Stage the environment as your guests walk in. Low lighting with some creepy violin music pairs nicely with a horror game. Neon and EDM for a cyberpunk run. Heroic fantasy? Light up your fireplace (or just this YouTube video) and toss on some Two Steps from Hell.
How else can you subtly set the mood? Incense and candles, if you can safely burn them, and they fit the theme. Decorations and costumes if you’re feeling theatrical. Heck, even your actual snack choice can say a lot about the upcoming session (candy for a Kids on Bikes game, tea and biscuits for a costume drama, MREs for a post-apocalyptic survival game…okay, that might be going too far, but you get the idea).
The Main Course
The main course is, of course, the session itself. The dungeon delve or shadowrun. The heist or mystery or caper. The meat of the evening. (Or protein if you don’t like carnivorous metaphors.) And there are entire books, blogs, YouTube channels, podcasts, and more about how you go about preparing those.
There are a few tips from articles on how to host a good dinner party that can translate to TTRPGs, though:
- Accept Help: if someone offers to help you make the salad or set the table, it’s rude to reject them. Likewise, accept the help your players are offering. Sometimes, that’s direct—the habitual note-taker becomes the party record keeper, or the rules lawyer becomes the system reference person. Other times, it’s more subtle, like when an eager player describes what they hope to find in the next town (hint: give them what they’re expecting with a monkey’s paw twist) or the bit of backstory you know the rogue character wants to avoid, but the player can’t wait to see come alive in the game.
- Consider Your Guests’ Tastes: you’re (hopefully) not going to serve roast beef to your vegan friends, and similarly, you shouldn’t be running a horror game for the friends who cower under the blankets during Hotel Transylvania. Sprinkling in new flavors to help expand pallets is one thing, but know what your guests are allergic to. (I.E., know your lines and veils and use safety tools at your table.)

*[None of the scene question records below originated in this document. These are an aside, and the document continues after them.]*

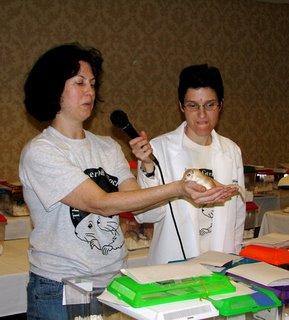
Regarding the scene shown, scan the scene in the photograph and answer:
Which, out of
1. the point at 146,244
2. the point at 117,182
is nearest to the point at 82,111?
the point at 117,182

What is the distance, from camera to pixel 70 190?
1420mm

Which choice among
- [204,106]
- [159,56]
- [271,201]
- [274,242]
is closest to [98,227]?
[274,242]

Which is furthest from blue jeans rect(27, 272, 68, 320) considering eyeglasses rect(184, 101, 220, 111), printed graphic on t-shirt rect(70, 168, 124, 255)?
eyeglasses rect(184, 101, 220, 111)

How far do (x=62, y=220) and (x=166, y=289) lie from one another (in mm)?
521

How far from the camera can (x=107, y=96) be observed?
15.2 ft

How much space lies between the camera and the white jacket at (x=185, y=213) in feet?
6.03

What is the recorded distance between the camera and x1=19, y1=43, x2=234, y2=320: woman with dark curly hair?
55.8 inches

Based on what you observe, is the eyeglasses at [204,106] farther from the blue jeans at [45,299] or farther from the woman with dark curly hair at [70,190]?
the blue jeans at [45,299]

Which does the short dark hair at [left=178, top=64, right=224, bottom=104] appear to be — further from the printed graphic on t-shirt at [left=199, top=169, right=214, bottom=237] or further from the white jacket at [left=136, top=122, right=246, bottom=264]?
the printed graphic on t-shirt at [left=199, top=169, right=214, bottom=237]

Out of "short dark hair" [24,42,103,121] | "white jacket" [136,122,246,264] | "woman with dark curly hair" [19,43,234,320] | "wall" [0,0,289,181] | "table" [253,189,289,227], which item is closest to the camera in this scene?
"woman with dark curly hair" [19,43,234,320]

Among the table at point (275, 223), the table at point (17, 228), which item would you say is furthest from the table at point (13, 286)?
the table at point (275, 223)

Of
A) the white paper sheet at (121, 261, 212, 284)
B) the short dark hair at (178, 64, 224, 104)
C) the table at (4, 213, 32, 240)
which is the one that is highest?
the short dark hair at (178, 64, 224, 104)

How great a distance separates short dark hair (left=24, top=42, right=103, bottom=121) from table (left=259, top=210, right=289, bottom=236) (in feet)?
7.03

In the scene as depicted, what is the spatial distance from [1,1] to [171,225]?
2890 mm
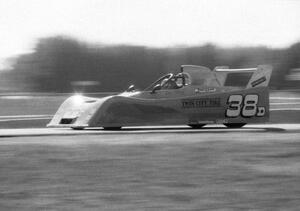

- Don’t Make Them Do the Dishes: when hosting, clean up is your responsibility (though again if they offer…) So what does this look like for a TTRPG? Well, we can think of the cleaning up as the heavy lifting of the session. The chores that need to be done to keep everything neat and tidy. While that metaphor could be about knowing the system mechanics and organizing all your plot threads, it could equally apply to things like pacing and keeping the session going. Our time together is limited, so make sure the time is well spent!
Dessert
This is the heartfelt bit of the article—a chance to be a little sweet. Whether you’re hosting a dinner or running a session of Pathfinder, you’re sharing a piece of who you are. You’re saying, “I made this just for you. I hope you like it at least a little or maybe even love it a lot.”
That’s a special gift you’re giving your friends; you should be proud of how brave and lucky you are to give that to them.
Savor that time together and put in the effort to make it special. It’ll be worth it.
The Online Caveat
This article focused on in-person games. Expanding it to a virtual space deserves to be its own post (which is currently in the works). But what do you think? Help me out: how would you take this idea and apply it to a VTT like Foundry or Roll20?
Very interesting point of view! I’ve never considered to look at session like I would look at a dinner party even though they are so similar. I love making snacks for my friends every time we meet up for game night or other occasions so it’s fun to see the parallels.